That size of tyre is quite common.. Personaly for a little extra I would fit a better quality tyre. There are plenty to choose from, lots of Japanese and European Producers including the UK.

Toyo As an Example

Check out the web for some deals and then try calling your local fitter who should be able to give you a fair price. Better fit four quality tyres, the only thing between you and the road.

Trev


----------



## Jezport

Gixer-Mark said:


> Really appreciate what your saying Jazport but to be honest, we won't be doing more than 2 - 3,000 miles per annum ( full time working etc, etc ) and won't be venturing abroad at least for the next 2 years.
> 
> Spoken to tyre seller who can get me various other makes for a similar price but he swears by NanKangs so bit of a dilemma for me but ............


Maybe the seller earns more margin on them. But they really were a poor tyre when I used them.

- Provided data:
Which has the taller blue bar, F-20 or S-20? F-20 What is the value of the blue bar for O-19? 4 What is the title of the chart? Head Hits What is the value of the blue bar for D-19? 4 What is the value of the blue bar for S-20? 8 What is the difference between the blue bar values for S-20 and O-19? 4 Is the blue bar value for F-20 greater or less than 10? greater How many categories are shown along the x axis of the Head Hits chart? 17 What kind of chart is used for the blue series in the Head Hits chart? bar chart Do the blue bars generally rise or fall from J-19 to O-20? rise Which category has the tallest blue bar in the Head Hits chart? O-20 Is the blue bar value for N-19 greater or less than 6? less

- What needs to be done:
From the tyre discussion above, can you reproduce word for word the passage that opens with the words "Toyo As an Example" and closes with "and the road."?

- Solved problem:
Toyo As an Example

Check out the web for some deals and then try calling your local fitter who should be able to give you a fair price. Better fit four quality tyres, the only thing between you and the road.